== The tasks ==
[1] Please quote the job thread word for word, starting at "Thank you! This" and ending at "(Feb 11, 2011)".
[2] Extend the job thread past its last sentence, keeping the same tone.

Thank you! This is good advice. One of her points was that she didn't want to feel forced to say or do things that weren't sincere, and I can understand that. I wouldn't want her to be fake for the sake of my happiness; that isn't fair either. I hope I can just convey my satisfaction through my actions - and I hope I DO like the job, because all this trouble would just suck otherwise.

...oh, and can I mention once more that I haven't gotten the call saying whether or not I have the job. This job is so much trouble and it isn't even MINE yet.


----------



## anarchitektur (Feb 11, 2011)

Doll said:


> It angers me that she's being selfish about her own feelings and not considering what I want. At the same time, I understand that she has her own feelings and I'm NOT trying to discount them. It's just... ugh... I really want to do this and she KNOWS that and it's frustrating that her actions and emotions are affecting me, but they just are.


I don't see what else she could have done, to be honest. She's made her position on the job known and so have you. She doesn't think it is a wise choice, and can't pretend that she does. It's possible we're different in this regard, but I'd rather have my disagreement out in the open than to have a partner lying about what they think or feel. In any event, she's not on board with the decision, but she doesn't have to be to support _you_. People have disagreements all the time; what's important is that she not tear you down over it.

== Supplied information ==
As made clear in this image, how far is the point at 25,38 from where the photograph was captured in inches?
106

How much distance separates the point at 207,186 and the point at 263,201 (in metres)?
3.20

== Exercise results ==
[1]
Thank you! This is good advice. One of her points was that she didn't want to feel forced to say or do things that weren't sincere, and I can understand that. I wouldn't want her to be fake for the sake of my happiness; that isn't fair either. I hope I can just convey my satisfaction through my actions - and I hope I DO like the job, because all this trouble would just suck otherwise.

...oh, and can I mention once more that I haven't gotten the call saying whether or not I have the job. This job is so much trouble and it isn't even MINE yet.


----------



## anarchitektur (Feb 11, 2011)

[2]
----------



## Doll (Sep 6, 2012)

anarchitektur said:


> I don't see what else she could have done, to be honest. She's made her position on the job known and so have you. She doesn't think it is a wise choice, and can't pretend that she does. It's possible we're different in this regard, but I'd rather have my disagreement out in the open than to have a partner lying about what they think or feel. In any event, she's not on board with the decision, but she doesn't have to be to support _you_. People have disagreements all the time; what's important is that she not tear you down over it.


I think that's the problem. I do feel torn down, or as if I have to sacrifice one for the other. She implied that she has to distance herself from me if I take this job so she won't care as much "if something happens". It's one thing to make your opinion known on my work decision and another to back out of the relationship because of it.


----------



## anarchitektur (Feb 11, 2011)

Doll said:


> I think that's the problem. I do feel torn down, or as if I have to sacrifice one for the other. She implied that she has to distance herself from me if I take this job so she won't care as much "if something happens". It's one thing to make your opinion known on my work decision and another to back out of the relationship because of it.


FWIW, I'm an attorney and I deal with probation officers all the time. Their job seems more far more tedious than dangerous.


----------



## Doll (Sep 6, 2012)

anarchitektur said:


> FWIW, I'm an attorney and I deal with probation officers all the time. Their job seems more far more tedious than dangerous.


Yeah, it's a lot of report writing. I think that's the main reason why I'm even a strong candidate; I have an English degree.


----------



## Scrabbletray (Apr 27, 2014)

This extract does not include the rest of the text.